The agencies in the past each used proprietary formulas to generate their own scores, meaning that a lender dealing with a consumer’s application for a credit card or a mortgage might have to reconcile three widely different scores.

With the new system, a single methodology will be used to create the scores for all three credit bureaus, the agencies said. There will be only minor variations in the results, based on differences in the data each bureau has accumulated in consumers files, they said.

“There’s clearly been a need out there to have a consistent scoring model that works across all three reporting agencies’ data,” said Kerry Williams, group president of Experian’s credit services division. “And consumers need a consistent score that they can understand and use in their own financial lives.”

All well and good, says the CFA’s Fox, but inaccurate information in the credit files maintained by the bureaus has been more of a problem for consumers than inaccurate scores.

“It doesn’t address the underlying accuracy of the credit reports on which the scores are based,” Fox said.

In addition to the credit agency scores, some large lenders generate their own internal scores, often using credit bureau data. And many lenders — including those in the credit card and auto lending businesses — use FICO scores, which are named for the Minneapolis-based Fair, Isaac Corp. that developed them.

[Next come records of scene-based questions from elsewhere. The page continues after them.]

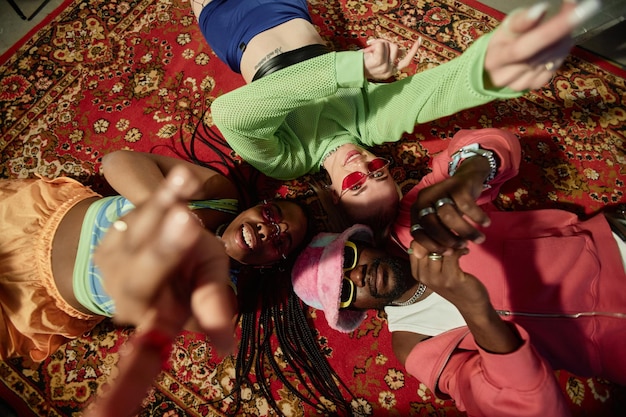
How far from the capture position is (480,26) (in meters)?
1.58

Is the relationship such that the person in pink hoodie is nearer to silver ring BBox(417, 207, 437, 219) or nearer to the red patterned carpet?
silver ring BBox(417, 207, 437, 219)

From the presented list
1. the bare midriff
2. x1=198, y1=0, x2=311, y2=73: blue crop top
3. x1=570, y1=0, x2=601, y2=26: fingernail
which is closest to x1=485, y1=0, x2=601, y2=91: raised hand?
x1=570, y1=0, x2=601, y2=26: fingernail

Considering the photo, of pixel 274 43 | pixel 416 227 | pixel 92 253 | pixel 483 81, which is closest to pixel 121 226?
pixel 416 227

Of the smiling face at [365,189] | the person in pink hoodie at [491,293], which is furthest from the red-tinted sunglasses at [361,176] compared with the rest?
the person in pink hoodie at [491,293]

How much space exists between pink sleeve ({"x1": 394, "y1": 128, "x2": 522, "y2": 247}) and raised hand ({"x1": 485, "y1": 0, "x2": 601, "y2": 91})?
0.80 feet

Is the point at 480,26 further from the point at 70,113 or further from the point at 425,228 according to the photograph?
the point at 70,113

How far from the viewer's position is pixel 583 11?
0.62 meters

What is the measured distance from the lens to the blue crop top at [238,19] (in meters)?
1.40

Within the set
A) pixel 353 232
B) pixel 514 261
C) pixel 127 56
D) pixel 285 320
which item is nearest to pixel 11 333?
pixel 285 320

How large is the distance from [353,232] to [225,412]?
80cm

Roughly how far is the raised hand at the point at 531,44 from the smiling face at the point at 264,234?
0.66m

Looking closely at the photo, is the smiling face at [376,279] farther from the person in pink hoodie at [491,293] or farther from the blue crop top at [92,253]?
the blue crop top at [92,253]

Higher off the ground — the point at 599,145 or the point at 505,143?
the point at 505,143

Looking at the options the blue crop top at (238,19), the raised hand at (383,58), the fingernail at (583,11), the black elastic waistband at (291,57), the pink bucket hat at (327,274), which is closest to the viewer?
the fingernail at (583,11)
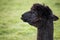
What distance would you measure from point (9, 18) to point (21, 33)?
0.72 ft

Fair, Isaac has done considerable outreach to educate consumers about FICO scores, which range from 300 to 850.

The new system being introduced by the credit bureaus will provide scores ranging from 501 to 990, according to Tuesday’s announcement.

“There could be confusion among consumers unless they make it clear that there are two systems,” said Linda Sherry, a spokeswoman for Consumer Action, which is based in San Francisco. “People have gotten used to thinking a certain number like 700 is a good score. That might be true if it’s a FICO, but might not be under the new system.”